» Parts of the exercise:
[1] According to the Spelling Bee article, which chatbot did Pranav Dixit turn to for help with the puzzle?
[2] Quote the Spelling Bee article word for word, starting with "IE 11 Not Supported" and going on through "over the image.".
[3] Extend the article on AI and the Spelling Bee past its final sentence.

» Excerpted text:
IE 11 Not Supported

For optimal browsing, we recommend Chrome, Firefox or Safari browsers.

Why is AI so bad at the Spelling Bee?

Answer: It just wasn’t made for it.

A human face made up of teal dots connected by lines on a black background with letters over the image.
Shutterstock
You would think that guessing all the possible words that can be formed from a given set of letters would be a walk in the park for generative artificial intelligence (GenAI), but you would be wrong. Engadget’s Pranav Dixit thought so too, turning to OpenAI’s ChatGPT to help him solve the New York Times’ Spelling Bee puzzle.

» Data records:
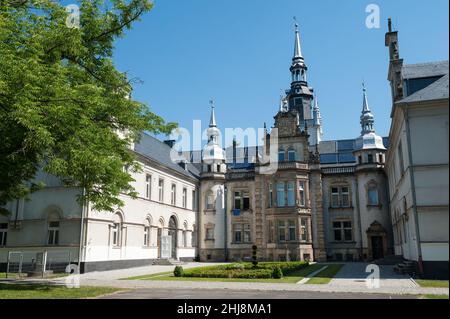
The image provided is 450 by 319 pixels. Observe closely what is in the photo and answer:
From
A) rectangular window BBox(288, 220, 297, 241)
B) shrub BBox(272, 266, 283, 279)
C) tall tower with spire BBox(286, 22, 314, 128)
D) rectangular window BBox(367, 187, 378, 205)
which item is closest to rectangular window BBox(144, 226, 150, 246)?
rectangular window BBox(288, 220, 297, 241)

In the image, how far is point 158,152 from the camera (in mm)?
39000

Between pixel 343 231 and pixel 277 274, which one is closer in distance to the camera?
pixel 277 274

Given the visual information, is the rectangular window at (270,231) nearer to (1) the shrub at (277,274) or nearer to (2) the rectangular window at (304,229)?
(2) the rectangular window at (304,229)

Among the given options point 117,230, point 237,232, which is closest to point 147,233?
point 117,230

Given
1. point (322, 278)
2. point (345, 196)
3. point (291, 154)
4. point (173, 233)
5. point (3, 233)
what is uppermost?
point (291, 154)

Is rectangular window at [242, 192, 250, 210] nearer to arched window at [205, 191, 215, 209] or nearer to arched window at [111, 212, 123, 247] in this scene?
arched window at [205, 191, 215, 209]

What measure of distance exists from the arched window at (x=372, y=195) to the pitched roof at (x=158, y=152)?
1830 centimetres

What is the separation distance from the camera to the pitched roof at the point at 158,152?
34.9 meters

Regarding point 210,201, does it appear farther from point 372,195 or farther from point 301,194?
point 372,195

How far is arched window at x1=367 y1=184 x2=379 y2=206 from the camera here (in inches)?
1538

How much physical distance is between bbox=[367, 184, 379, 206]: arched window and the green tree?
27.3 metres

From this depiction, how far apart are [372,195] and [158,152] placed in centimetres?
2176
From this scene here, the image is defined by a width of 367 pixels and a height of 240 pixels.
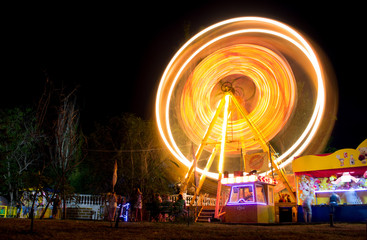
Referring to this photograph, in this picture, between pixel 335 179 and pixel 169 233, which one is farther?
pixel 335 179

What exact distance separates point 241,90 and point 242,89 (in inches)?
3.5

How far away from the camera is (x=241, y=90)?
63.5ft

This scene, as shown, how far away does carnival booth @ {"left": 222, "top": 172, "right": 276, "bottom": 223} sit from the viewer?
1329 centimetres

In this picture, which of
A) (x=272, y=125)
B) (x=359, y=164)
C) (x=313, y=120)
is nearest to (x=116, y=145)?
(x=272, y=125)

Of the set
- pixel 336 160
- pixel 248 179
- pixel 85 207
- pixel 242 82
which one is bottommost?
pixel 85 207

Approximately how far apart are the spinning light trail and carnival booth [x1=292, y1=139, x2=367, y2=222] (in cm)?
119

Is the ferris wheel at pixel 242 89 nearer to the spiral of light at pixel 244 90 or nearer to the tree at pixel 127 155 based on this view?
the spiral of light at pixel 244 90

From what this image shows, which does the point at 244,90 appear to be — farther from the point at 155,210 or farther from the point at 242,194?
the point at 155,210

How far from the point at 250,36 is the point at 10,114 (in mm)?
16625

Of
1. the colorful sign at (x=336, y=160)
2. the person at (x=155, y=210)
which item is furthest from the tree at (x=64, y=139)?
the colorful sign at (x=336, y=160)

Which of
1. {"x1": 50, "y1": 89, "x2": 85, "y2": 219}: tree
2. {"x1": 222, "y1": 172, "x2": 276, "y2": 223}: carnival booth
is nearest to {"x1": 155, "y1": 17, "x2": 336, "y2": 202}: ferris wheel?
{"x1": 222, "y1": 172, "x2": 276, "y2": 223}: carnival booth

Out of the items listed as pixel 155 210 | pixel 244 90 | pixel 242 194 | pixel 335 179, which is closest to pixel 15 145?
pixel 155 210

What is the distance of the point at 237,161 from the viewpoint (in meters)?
32.6

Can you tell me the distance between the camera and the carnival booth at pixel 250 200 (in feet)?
43.6
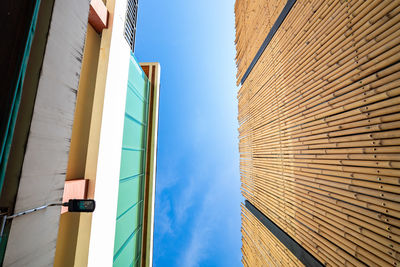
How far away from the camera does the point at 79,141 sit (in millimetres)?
3307

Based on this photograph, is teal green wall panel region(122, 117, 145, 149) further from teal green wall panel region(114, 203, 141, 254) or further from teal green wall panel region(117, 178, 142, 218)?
teal green wall panel region(114, 203, 141, 254)

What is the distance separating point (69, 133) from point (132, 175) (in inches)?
158

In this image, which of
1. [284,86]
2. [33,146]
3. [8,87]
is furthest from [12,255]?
[284,86]

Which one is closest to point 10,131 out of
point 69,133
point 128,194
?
point 69,133

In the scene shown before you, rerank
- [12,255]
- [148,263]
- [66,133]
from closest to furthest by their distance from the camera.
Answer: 1. [12,255]
2. [66,133]
3. [148,263]

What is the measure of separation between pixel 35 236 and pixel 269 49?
5238 mm

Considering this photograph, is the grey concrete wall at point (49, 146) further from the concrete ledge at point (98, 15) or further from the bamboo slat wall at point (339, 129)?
the bamboo slat wall at point (339, 129)

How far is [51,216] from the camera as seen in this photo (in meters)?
1.62

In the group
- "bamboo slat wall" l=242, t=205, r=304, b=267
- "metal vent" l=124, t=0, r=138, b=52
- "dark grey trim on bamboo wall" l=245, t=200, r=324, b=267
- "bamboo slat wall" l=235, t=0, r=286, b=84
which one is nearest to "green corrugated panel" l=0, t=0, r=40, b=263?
"dark grey trim on bamboo wall" l=245, t=200, r=324, b=267

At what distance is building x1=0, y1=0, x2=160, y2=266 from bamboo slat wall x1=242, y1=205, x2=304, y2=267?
3.71 meters

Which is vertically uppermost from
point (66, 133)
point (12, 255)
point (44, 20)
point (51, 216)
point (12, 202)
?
point (44, 20)

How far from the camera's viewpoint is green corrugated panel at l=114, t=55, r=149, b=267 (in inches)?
188

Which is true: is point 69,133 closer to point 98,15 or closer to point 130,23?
point 98,15

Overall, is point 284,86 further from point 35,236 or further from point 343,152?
point 35,236
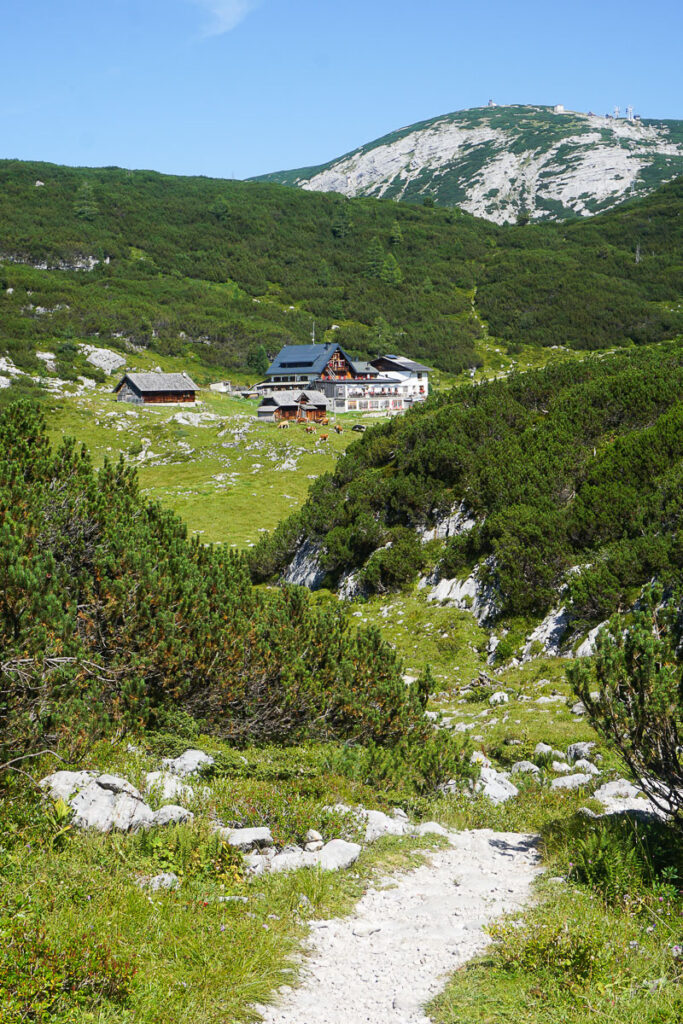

» Results by task:
[1] OpenAI's ChatGPT.

[2]
IE 11 Not Supported

For optimal browsing, we recommend Chrome, Firefox or Safari browsers.

Why is AI so bad at the Spelling Bee?

Answer: It just wasn’t made for it.

A human face made up of teal dots connected by lines on a black background with letters over the image.

[3]
But when he gave the bot detailed parameters of the game and asked it to give him a list of every word in English that could be spelled with the letters G, Y, A, L, P, O and N, what he got back was a list of nonsensical words like GLNPAYO, YPNL, PGNOYL and ONAPYLG. Even when he attempted to better refine his instructions, like clarifying that the words must be in the dictionary, the results did not improve. Nor did any other GenAI chatbots like Microsoft’s Copilot, Google’s Gemini, Anthropic’s Claude or Meta AI fare any better.

So Dixit turned to the experts to try to figure out why these programs so spectacularly failed at something we humans thought would be easy for them. While the reasons are numerous and get a bit technical, the bottom line seems to be that large language models like these just weren’t made for such things. “The bots suck because they weren’t designed for this,” concluded Chirag Shah, a professor of AI and machine learning at the University of Washington.